Поездка в Палестину не помогла. Его разочаровало не столько отсутствие веры в себе к Богу, сколько отсутствие веры в то, что он — избран, чтобы закончить свой великий труд.
Из Иерусалима Гоголь вернулся в Россию. Второй том был в целом написан, но писатель не отдавал его в публикацию. В нем не было уверенности, что он написал то, что должен.
Гоголь читал главы друзьям. Прочитанным восхищались. После одного такого чтения Самарин написал Гоголю о своем впечатлении: «Если бы я собрался слушать вас с намерением критиковать и подмечать недостатки, кажется, и тогда после первых же строк, прочтенных вами, я забыл бы о своем намерении. Я был так вполне увлечен тем, что слышал, что мысль об оценке не удержалась бы в моей голове. Вместо всяких похвал и поздравлений скажу вам только, что я не могу вообразить себе, чтобы прочтенное вами могло быть совершеннее. Мне остается только пожелать от всей души, чтобы вы благополучно совершили дело, важность которого для нас всех более и более обнаруживается».
А вот отрывок из письма Самарина Смирновой о том же чтении: «Никогда не забуду я того глубокого и тяжелого впечатления, которое Гоголь произвел на Хомякова и меня раз вечером, когда он прочел нам первые две главы второго тома. По прочтении он обратился к нам с вопросом: "Скажите по совести только одно, — не хуже первой части?" Мы переглянулись, и ни у него, ни у меня недостало духу сказать ему, что мы оба думали и чувствовали».
Ему лгали в глаза. Он верил восхищенным отзывам? Или не верил?
Правду ему сказал только его духовник священник отец Матвей. Он вспоминал: «Гоголь показал мне несколько разрозненных тетрадей, <…> просил меня прочитать и высказать свое суждение. Я отказывался, говоря, что я не ценитель светских произведений, но он настоятельно просил, и я взял и прочел. Но в этих произведениях был не прежний Гоголь. Возвращая тетради, я воспротивился опубликованию некоторых из них. В одной или двух тетрадях был описан священник. Это был живой человек, которого всякий узнал бы, и прибавлены были такие черты, которых… во мне нет, да к тому же еще с католическими оттенками, и выходил не вполне православный священник. Я воспротивился опубликованию этих тетрадей, даже просил уничтожить. В другой из тетрадей были наброски… только наброски какого-то губернатора, каких не бывает. Я советовал не публиковать и эту тетрадь, сказавши, что осмеют за нее даже больше, чем за "Переписку с друзьями"…»
Шел последний год его жизни.
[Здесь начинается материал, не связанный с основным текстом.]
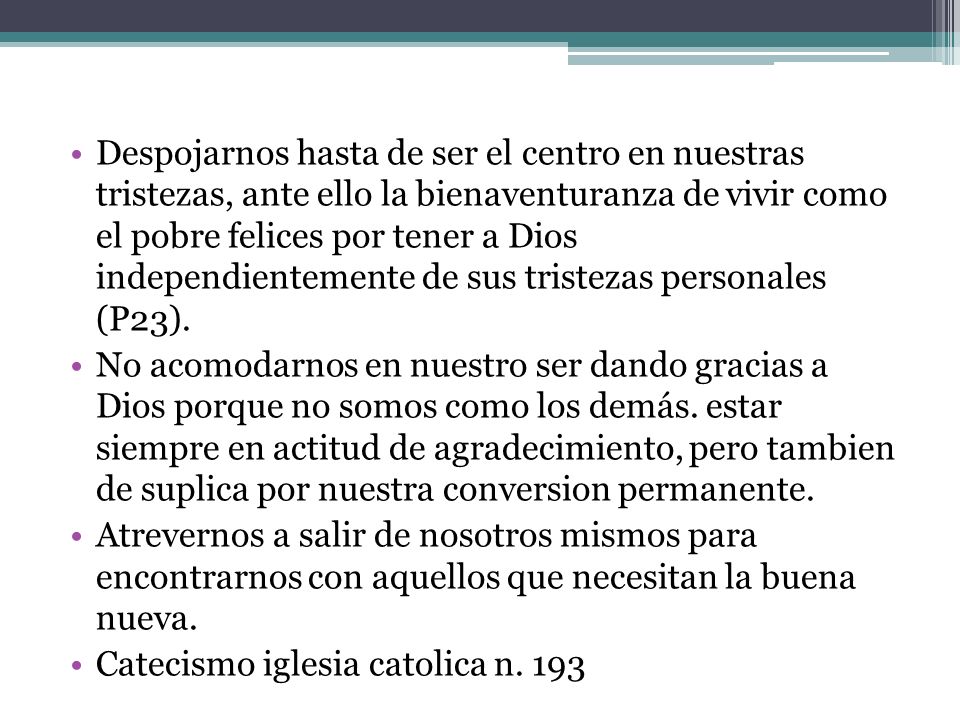 • Despojarnos hasta de ser el centro en nuestras tristezas, ante ello la bienaventuranza de vivir como el pobre felices por tener a Dios independientemente de sus tristezas personales (P23).
• No acomodarnos en nuestro ser dando gracias a Dios porque no somos como los demás. estar siempre en actitud de agradecimiento, pero tambien de suplica por nuestra conversion permanente.
• Atrevernos a salir de nosotros mismos para encontrarnos con aquellos que necesitan la buena nueva.
• Catecismo iglesia catolica n. 193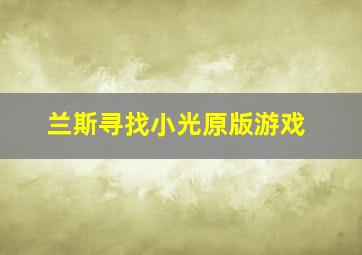 兰斯寻找小光原版游戏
Гоголь то принимался переписывать в который раз уже законченные главы, то приходил в отчаяние: это была не та книга.
Осенью 1852 года он поехал на родину на свадьбу к сестре. Но с полпути вернулся в Москву. Его знакомый Бодянский, к которому пришел тогда Гоголь, вспоминает, как «на вопрос его: "Зачем он воротился? " Гоголь отвечал: "Так: мне сделалось как-то грустно", и больше ни слова».
Гоголя раздавило осознание того, что он не смог исполнить возложенную на него миссию. Смирнова вспоминала его слова: «Я уверен, когда сослужу свою службу и окончу, на что я призван, то умру. А если выпущу на свет несозревшее или поделюсь малым, мною совершаемым, то умру раньше, нежели выполню, на что я призван в свет».
Слова победили писателя. Это было поражение всей жизни. Признание невозможности написать «Живые души», исполнить свое Божье предназначение — было признанием его небытия. Сожжение рукописи уже было делом второстепенным.
«Ночью на вторник (на 12-е февраля) он долго молился один в своей комнате. В три часа призвал своего мальчика и спросил его, тепло ли в другой половине его покоев. "Свежо", — ответил тот. — "Дай мне плащ, пойдем, мне нужно там распорядиться". И он пошел, со свечой в руках, крестясь во всякой комнате, чрез которую проходил. Пришед, велел открыть трубу, как можно тише, чтоб никого не разбудить, и потом подать из шкафа портфель. Когда портфель был принесен, он вынул оттуда связку тетрадей, перевязанных тесемкой, положил ее в печь и зажег свечой из своих рук. Мальчик, догадавшись, упал перед ним на колени и сказал: "Барин! что это вы? Перестаньте!" — "Не твое дело, — ответил он. — Молись!" Мальчик начал плакать и просить его. Между тем огонь погасал после того, как обгорели углы у тетрадей. Он заметил это, вынул связку из печки, развязал тесемку и уложил листы так, чтобы легче было приняться огню, зажег опять и сел на стуле перед огнем, ожидая, пока все сгорит и истлеет. Тогда он, перекрестясь, воротился в прежнюю свою комнату, поцеловал мальчика, лег на диван и заплакал» (из воспоминаний М.П. Погодина).